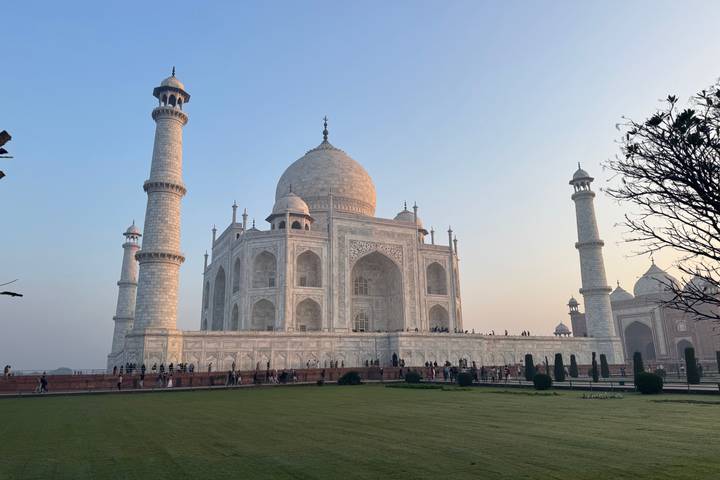 Itinerary Image 2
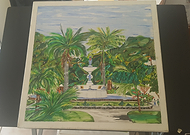 2019-04-29/3f4a767b435b2c587070fe9d442df1ba_a09e2946155f1b718e3c148093bde9cb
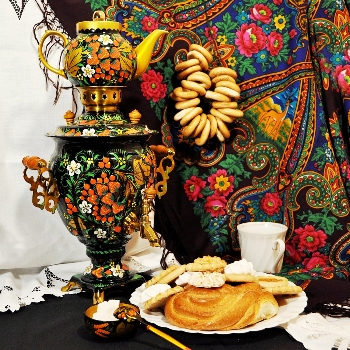 samovar_350.jpg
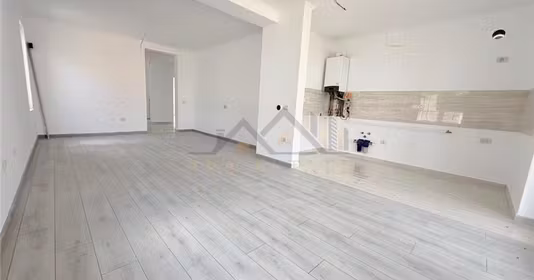 Apartament Giroc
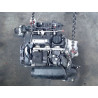 MOTEUR ESSENCE MINI MINI 2010- One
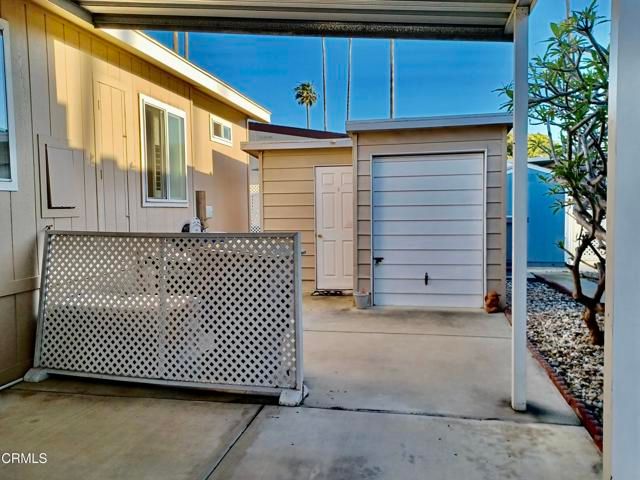 1215 Anchors Way 26, Ventura, CA 93001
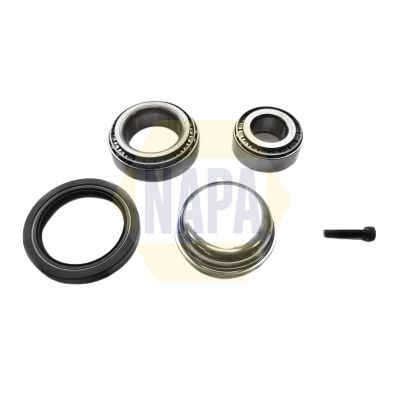 Napa PWB1473 Wheel Bearing Kit - 1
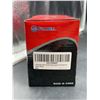 Image 3 : FULLBELL LED Fairy String Lights 200 LED Warm White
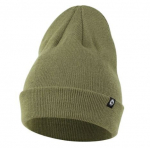 Unisex talvem&uuml;ts Stark Soul&reg; 1937, roheline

• _Exercise description_
Repeat the lines exactly, starting with the line that contains "Napa PWB1473 Wheel Bearing Kit - 1" and ending with the last line of the entries. Keep both of those lines but no pictures.

• _Reply_
 Napa PWB1473 Wheel Bearing Kit - 1
 Image 3 : FULLBELL LED Fairy String Lights 200 LED Warm White
 Unisex talvem&uuml;ts Stark Soul&reg; 1937, roheline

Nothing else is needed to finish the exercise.